EMBRACING THE DESERT: TRUSTING THAT GOD IS GOOD

This Lent, we’re inviting you to share your stories of walking through the desert with Jesus. (See intro here.) Want to share how you’ve embraced a desert of faith in your life? Email us at bulletin@stmcary.org with your story.

By Emily Ricci, Communications Coordinator

As promised, I wouldn’t ask you all to share your stories without sharing mine!

If you looked in my Mass journal around this time last year, you would have seen an entry each week under prayer intentions for “HHHB,” which was code for happy, healthy, and holy baby.

My husband and I had been married about two and a half years and trying to have a baby for almost a year. Because of some medical history, I had been pretty convinced since my late teens that it would be a struggle, if not altogether impossible, for me to have children, so I had a pretty defeatist attitude about the whole thing. And each week, I’d write down my prayer intention in my journal at Mass, crying out to God and being a little more disheartened each time I wrote it and it wasn’t answered.

Part of this desert for me was feeling like maybe infertility was going to be the one cross of my life. Because aside from that ache in my heart, my life was full: I have an incredible husband, I was working a job that I absolutely loved, and we had just bought my dream house. So I thought, maybe not having children is the thing that God is calling me to do to draw nearer to Him, to abandon to Him in faith. Maybe we’re called to adopt instead or start a ministry for couples suffering from infertility or even open our home to a woman in a crisis pregnancy. Maybe this is going to be “my thing” that I can offer up to God.

The problem was, I was finding it was pulling me further away from God despite my best efforts. I’d say overall that God and I have a pretty good relationship. My first memory of life is reading my children’s Bible cover-to-cover at 5 years old, I’ve been working for churches since I was 14, and I have a master’s degree in Theology. Pre-Covid, my favorite thing to do was go to Adoration after work and I could usually hear His voice pretty clearly there (not in a hearing-voices-in-my-head kind of way, but just in a good friend guiding me sort of way). But of course, as this trial heightened, I started to not hear or feel His presence at all.
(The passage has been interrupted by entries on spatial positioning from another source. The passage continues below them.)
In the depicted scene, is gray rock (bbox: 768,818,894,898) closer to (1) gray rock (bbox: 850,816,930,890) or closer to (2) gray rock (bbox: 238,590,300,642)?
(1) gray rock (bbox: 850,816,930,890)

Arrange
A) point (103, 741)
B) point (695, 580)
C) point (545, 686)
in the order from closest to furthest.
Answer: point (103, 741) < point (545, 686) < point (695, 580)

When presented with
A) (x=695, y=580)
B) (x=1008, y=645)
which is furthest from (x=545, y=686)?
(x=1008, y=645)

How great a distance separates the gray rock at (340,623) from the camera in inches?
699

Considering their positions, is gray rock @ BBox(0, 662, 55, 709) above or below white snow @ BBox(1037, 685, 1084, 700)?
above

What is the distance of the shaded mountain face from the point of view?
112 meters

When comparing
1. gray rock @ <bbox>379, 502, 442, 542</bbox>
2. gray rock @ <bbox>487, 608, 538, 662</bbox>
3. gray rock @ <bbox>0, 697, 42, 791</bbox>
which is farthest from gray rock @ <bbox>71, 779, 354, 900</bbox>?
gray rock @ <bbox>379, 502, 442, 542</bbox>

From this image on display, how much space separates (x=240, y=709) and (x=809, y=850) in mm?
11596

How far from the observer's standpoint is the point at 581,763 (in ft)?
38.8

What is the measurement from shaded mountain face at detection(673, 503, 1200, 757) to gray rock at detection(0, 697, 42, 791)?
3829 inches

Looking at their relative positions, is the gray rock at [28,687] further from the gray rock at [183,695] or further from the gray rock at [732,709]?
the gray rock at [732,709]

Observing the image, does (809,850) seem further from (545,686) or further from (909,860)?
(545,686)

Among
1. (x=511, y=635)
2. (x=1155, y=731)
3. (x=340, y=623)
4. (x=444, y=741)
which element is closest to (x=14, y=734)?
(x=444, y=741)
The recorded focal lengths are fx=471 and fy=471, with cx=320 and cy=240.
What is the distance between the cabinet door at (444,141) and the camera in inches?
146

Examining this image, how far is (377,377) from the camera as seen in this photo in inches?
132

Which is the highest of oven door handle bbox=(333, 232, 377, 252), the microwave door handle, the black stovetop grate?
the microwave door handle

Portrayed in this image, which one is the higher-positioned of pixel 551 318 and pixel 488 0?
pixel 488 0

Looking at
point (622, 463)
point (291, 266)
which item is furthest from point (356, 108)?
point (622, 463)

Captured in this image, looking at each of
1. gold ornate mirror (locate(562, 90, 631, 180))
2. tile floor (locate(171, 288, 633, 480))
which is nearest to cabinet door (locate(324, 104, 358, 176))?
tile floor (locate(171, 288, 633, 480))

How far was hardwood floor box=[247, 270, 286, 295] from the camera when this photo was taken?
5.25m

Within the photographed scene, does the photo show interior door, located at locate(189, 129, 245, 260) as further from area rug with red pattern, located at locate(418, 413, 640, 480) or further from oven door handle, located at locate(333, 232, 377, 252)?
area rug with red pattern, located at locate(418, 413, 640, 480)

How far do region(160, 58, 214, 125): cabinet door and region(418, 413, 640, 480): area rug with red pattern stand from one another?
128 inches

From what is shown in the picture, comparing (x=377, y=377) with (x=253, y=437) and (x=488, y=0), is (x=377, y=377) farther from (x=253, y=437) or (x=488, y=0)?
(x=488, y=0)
It just started to feel rote, dull, and very quiet, and I began to question His existence altogether and get angry at His silence. I could accept if the answer was no to having children; what I wasn’t fine with was feeling like He was ignoring me through the process and abandoning me altogether.

To compensate, I tried to do even more – upping my time in Adoration, starting a marketing committee at my church, and attending small groups and talks at least twice a week. But the more I tried to do, the more hollow everything became.

So by the beginning of Lent 2020, I was hanging on to faith by a thread, despite being more active than ever. And then Covid struck, and suddenly even my access to the Eucharist was gone.

I find it ironic that I emerged from the desert at a time when we were unable to access the sacraments. At a time with so much spiritual dryness, suddenly, it was as if God was reserving this light for me when I’d need it most. Because come the strangest Easter Sunday morning ever, I finally got that positive pregnancy test.

I’m writing this now one handed while my other arm cradles my nine-week-old. A few weeks ago, I got to sit in the same church where I’d prayed my heart out for a baby, holding that little miracle as she received the sacrament of Baptism and feeling the full force of God’s magnanimous love for her and for me.

But I’m not going to lie: Being postpartum during a pandemic following a traumatic birth experience has been challenging, and trust me, there are many days where I feel like maybe I’m not through the desert like I thought, but have rather just crossed into a new, different desert.

This time, though, I have decided to stop anticipating the deserts and simply walk through them. Before I got pregnant, I thought my lifelong desert was going to be infertility. Once I did get pregnant, I was so sure I was going to miscarry that it robbed me of my joy for the first three months. I’ve been so afraid of all of the blessings that God has given me, bracing myself for them to be taken away, that I’ve missed out on what trust is really all about. It’s not just about staying true in the bad times; it’s also about believing that God loves me enough to bless me. God was silent through that desert not because He wasn’t there for me, but because I wasn’t willing to believe what He was saying: trust that I am good.

So if you’re walking through a desert in your life right now, I pray that you know what I’ve come to realize: Maybe God’s silence isn’t really silence, but rather an opportunity to trust in His goodness even when He isn’t “saying” it.